Volkswagen Group confirmed on Tuesday that around 20,000 employees will voluntarily leave the company by 2030 as part of its sweeping restructuring plans aimed at reducing factory costs and adapting to shifting global demand.
The job cuts, part of a broader agreement made in December to trim 35,000 positions and scale back production by over 700,000 units, reflect a strategic shift at Europe’s largest automaker. The cuts, which will affect about a quarter of the VW brand’s German workforce, are being implemented through early retirements, standard retirements, and severance agreements.
“With measurable progress on factory costs in Wolfsburg and socially responsible job cuts at Volkswagen AG’s six German sites alone, we are accelerating our transformation,” said Gunnar Kilian, Volkswagen’s Human Resources Chief and board member, during a company assembly at its Wolfsburg headquarters.

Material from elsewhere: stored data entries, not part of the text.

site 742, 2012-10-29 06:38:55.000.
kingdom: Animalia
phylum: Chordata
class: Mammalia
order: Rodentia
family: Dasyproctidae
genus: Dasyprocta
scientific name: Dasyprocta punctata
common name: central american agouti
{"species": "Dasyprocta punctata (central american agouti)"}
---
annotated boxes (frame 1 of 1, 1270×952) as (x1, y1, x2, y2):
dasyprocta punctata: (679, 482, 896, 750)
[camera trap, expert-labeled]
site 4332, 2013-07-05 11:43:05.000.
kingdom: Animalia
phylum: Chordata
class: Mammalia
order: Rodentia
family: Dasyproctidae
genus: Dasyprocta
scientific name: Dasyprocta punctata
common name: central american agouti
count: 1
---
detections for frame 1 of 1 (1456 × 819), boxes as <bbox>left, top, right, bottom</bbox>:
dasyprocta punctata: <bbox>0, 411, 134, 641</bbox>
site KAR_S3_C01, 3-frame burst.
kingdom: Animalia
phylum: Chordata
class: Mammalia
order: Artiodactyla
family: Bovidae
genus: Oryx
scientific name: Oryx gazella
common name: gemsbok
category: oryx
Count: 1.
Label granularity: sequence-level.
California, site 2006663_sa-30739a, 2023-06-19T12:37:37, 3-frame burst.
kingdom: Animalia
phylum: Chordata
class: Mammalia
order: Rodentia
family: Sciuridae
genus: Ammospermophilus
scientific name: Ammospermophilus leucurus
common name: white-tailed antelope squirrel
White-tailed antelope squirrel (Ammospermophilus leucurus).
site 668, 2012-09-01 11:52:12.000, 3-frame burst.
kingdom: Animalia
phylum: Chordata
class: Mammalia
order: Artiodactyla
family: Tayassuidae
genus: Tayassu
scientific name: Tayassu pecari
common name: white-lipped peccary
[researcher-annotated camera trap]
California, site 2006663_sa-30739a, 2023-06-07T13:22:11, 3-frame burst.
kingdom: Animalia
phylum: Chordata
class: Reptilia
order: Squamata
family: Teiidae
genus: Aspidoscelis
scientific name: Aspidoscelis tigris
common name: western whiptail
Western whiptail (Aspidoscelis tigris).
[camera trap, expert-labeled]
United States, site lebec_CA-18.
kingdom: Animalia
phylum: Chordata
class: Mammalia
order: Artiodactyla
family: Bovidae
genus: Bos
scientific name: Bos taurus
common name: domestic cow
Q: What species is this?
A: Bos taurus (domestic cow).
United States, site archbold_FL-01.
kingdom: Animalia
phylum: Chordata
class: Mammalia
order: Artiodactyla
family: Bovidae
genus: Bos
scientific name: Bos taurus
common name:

Volkswagen, which employs over 120,000 people in Germany under the VW brand alone, is grappling with rising operating costs, lagging electric vehicle (EV) profitability, and stiff competition from Chinese automakers. Kilian assured workers the departures had already been contractually agreed and emphasized they are “socially responsible.”
The majority of these exits are expected through retirements, though the automaker has not disclosed how many employees will receive severance packages. In 2023, Volkswagen earmarked €900 million for voluntary exit payments and related restructuring costs.
Also addressing employees, VW Brand Chief Financial Officer David Powels acknowledged the urgency behind the transformation. “We need to address excessive investment, low returns on electric vehicles, and a break-even point that is too high,” he said.
Volkswagen’s sister brands, Audi and Porsche, are also undergoing headcount reductions as the company pushes for leaner operations in response to global market pressures.